FP-VEC: Fingerprinting Large Language Models via Efficient Vector Addition

Zhenhua Xu,Wenpeng Xing,Zhebo Wang,Chang Hu,Chen Jie,Meng Han
2024-09-13
Abstract:Training Large Language Models (LLMs) requires immense computational power and vast amounts of data. As a result, protecting the intellectual property of these models through fingerprinting is essential for ownership authentication. While adding fingerprints to LLMs through fine-tuning has been attempted, it remains costly and unscalable. In this paper, we introduce FP-VEC, a pilot study on using fingerprint vectors as an efficient fingerprinting method for LLMs. Our approach generates a fingerprint vector that represents a confidential signature embedded in the model, allowing the same fingerprint to be seamlessly incorporated into an unlimited number of LLMs via vector addition. Results on several LLMs show that FP-VEC is lightweight by running on CPU-only devices for fingerprinting, scalable with a single training and unlimited fingerprinting process, and preserves the model's normal behavior. The project page is available at <a class="link-external link-https" href="https://fingerprintvector.github.io" rel="external noopener nofollow">this https URL</a> .
Cryptography and Security,Computation and Language,Machine Learning
What problem does this paper attempt to address?

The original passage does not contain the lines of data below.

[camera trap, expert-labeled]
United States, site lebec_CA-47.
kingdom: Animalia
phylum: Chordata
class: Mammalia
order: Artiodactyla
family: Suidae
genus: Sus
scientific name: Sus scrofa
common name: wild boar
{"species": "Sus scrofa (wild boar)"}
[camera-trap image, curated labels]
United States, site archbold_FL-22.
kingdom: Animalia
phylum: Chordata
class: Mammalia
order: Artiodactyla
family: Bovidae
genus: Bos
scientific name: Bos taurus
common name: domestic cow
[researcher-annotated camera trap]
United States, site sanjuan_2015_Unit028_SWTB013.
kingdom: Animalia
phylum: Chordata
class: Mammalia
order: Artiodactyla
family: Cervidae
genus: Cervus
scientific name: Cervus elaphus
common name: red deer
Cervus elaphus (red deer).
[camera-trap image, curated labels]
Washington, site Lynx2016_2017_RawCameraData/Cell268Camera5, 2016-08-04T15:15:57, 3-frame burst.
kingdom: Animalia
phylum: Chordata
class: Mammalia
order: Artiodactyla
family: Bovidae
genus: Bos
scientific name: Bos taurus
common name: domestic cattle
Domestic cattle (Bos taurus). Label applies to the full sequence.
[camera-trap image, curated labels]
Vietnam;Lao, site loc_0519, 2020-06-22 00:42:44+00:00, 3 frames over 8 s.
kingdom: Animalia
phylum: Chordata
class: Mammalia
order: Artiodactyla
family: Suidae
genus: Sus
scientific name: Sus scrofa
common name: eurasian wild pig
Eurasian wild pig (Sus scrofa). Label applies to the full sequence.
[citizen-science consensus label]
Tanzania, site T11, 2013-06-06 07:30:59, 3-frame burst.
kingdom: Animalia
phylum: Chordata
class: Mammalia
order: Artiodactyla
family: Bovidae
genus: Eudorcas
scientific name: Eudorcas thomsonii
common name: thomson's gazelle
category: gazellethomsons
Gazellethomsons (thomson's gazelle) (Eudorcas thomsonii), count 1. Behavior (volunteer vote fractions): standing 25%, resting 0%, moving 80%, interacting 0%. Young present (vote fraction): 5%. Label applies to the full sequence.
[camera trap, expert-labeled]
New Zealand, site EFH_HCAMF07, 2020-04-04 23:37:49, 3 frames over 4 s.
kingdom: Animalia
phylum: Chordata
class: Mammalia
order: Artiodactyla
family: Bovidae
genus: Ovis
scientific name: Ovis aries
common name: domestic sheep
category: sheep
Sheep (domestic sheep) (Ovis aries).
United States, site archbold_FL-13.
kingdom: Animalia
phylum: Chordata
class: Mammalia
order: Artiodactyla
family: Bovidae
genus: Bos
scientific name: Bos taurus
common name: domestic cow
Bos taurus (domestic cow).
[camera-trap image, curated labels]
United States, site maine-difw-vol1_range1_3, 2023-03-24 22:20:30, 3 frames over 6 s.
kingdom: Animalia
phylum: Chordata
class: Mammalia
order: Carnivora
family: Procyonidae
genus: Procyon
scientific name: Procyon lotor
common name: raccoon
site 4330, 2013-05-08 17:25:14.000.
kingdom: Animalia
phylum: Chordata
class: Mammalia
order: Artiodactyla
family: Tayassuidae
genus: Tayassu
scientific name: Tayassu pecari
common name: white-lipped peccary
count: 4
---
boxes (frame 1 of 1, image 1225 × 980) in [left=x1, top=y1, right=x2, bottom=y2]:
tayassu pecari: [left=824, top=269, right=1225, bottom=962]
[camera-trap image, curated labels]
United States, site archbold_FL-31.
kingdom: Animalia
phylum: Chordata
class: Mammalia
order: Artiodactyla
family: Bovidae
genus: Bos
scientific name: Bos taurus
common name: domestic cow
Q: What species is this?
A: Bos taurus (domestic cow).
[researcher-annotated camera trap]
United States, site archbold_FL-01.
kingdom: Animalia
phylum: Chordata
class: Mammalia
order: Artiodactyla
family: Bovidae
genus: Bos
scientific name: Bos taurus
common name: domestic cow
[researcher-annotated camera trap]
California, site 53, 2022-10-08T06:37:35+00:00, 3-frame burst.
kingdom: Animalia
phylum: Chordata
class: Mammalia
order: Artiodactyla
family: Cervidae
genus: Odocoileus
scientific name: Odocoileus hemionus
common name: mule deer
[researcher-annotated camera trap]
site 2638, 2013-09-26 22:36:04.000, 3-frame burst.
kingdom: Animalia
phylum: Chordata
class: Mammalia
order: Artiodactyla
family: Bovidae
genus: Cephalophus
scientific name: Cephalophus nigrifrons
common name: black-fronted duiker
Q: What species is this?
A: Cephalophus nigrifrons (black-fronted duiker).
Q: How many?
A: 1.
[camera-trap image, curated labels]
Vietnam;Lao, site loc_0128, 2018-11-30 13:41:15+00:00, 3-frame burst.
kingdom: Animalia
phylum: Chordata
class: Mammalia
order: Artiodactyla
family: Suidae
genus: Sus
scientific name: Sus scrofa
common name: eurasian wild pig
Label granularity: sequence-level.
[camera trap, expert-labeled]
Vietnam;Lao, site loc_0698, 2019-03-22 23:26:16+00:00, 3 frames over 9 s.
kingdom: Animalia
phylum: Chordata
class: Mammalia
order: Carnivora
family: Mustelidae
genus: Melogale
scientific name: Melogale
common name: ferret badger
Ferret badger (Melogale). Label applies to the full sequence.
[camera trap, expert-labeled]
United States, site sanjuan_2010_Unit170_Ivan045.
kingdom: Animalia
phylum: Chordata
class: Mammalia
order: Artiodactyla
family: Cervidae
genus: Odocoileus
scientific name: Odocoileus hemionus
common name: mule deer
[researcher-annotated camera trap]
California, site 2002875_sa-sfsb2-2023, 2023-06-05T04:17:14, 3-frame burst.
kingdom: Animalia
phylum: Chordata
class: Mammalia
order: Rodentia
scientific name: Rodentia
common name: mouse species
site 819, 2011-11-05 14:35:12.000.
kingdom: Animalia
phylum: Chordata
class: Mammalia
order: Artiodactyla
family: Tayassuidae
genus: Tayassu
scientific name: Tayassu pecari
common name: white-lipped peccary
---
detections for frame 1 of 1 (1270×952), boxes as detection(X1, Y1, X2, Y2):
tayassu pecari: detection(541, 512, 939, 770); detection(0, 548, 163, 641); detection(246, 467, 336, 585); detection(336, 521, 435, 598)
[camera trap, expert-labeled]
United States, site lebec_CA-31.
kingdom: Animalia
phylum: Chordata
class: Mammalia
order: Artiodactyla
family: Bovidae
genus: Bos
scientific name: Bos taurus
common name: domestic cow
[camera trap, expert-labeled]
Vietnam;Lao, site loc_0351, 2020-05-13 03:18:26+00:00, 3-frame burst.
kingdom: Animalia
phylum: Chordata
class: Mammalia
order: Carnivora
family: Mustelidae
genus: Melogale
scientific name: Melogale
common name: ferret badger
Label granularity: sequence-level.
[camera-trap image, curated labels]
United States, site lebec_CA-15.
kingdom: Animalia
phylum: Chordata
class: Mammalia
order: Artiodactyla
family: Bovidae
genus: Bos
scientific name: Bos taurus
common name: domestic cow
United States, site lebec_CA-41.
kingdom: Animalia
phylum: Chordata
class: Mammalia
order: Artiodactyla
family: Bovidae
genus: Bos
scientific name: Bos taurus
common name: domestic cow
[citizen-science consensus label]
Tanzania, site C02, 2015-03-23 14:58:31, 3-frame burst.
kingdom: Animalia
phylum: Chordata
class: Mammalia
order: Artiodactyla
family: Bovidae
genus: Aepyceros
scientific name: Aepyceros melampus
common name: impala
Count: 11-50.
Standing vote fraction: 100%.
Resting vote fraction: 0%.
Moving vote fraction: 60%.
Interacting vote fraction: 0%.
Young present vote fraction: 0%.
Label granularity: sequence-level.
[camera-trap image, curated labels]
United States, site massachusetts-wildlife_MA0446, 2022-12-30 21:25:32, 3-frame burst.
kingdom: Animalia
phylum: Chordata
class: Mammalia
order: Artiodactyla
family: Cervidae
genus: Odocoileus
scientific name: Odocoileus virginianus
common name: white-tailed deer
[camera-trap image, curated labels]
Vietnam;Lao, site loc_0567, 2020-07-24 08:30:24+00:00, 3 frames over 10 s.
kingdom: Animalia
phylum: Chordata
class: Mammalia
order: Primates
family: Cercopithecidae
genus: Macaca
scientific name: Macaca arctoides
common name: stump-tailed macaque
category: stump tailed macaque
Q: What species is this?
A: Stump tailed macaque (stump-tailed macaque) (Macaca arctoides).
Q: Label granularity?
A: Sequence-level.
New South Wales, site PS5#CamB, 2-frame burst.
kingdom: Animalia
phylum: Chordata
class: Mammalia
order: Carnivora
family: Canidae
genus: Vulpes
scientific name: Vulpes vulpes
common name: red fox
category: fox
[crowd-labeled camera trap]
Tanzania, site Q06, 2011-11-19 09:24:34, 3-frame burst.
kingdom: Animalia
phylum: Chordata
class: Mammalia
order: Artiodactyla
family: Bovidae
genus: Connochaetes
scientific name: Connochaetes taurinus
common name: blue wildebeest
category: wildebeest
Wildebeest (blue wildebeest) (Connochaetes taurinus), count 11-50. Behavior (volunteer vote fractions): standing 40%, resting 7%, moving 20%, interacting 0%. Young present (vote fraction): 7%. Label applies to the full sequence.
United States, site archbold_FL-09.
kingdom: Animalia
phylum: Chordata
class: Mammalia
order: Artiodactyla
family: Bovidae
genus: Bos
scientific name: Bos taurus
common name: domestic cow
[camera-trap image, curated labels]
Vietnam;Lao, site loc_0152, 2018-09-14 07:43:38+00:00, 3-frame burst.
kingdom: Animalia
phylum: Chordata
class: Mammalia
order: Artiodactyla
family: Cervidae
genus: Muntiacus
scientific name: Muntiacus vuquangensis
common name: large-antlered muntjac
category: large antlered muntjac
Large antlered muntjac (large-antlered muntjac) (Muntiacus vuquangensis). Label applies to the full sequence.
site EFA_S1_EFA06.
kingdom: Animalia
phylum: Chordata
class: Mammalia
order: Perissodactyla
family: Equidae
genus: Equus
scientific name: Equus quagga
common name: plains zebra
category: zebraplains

The problem that this paper attempts to solve is: how to embed fingerprints in large - language models (LLMs) efficiently and scalably to protect the intellectual property rights of these models and verify their ownership. ### Problem Background Training large - language models (LLMs) requires huge computational resources and a large amount of data. Therefore, it is crucial to protect the intellectual property rights of these models through fingerprint technology. Existing methods mainly add fingerprints through fine - tuning, but this is both expensive and not scalable. ### Solution Proposed in the Paper The paper introduces a new fingerprint embedding method - FP - V EC (Fingerprint Vector Embedding via Efficient Vector Addition). This method generates a fingerprint vector and adds this vector seamlessly to multiple downstream models, thereby achieving efficient fingerprint embedding. Specifically: 1. **Generation of Fingerprint Vector**: Generate a compact fingerprint vector by subtracting the parameters of the base model from the fingerprinted model parameters. 2. **Fingerprint Transmission**: Add the generated fingerprint vector to the parameters of other downstream models, and the fingerprint can be quickly embedded without re - fine - tuning. ### Main Contributions - **Efficiency**: FP - V EC can run on CPU - only devices and complete fingerprint embedding in just a few seconds, greatly reducing the demand for computational resources. - **Scalability**: The fingerprint vector generated by one - time training can be applied to an unlimited number of downstream models. - **Performance Preservation**: After fingerprint embedding, the normal behavior and performance of the model are hardly affected. - **Robustness**: The fingerprinted model has strong resistance to key - guessing attacks. ### Experimental Results Experiments show that FP - V EC can not only successfully embed fingerprints in multiple LLMs but also maintain the performance of the models in different tasks. In addition, this method performs excellently in terms of efficiency, can complete fingerprint embedding in a short time, and can also run efficiently on CPU - only devices. In general, FP - V EC provides a lightweight, scalable and efficient solution for protecting the intellectual property rights of large - language models.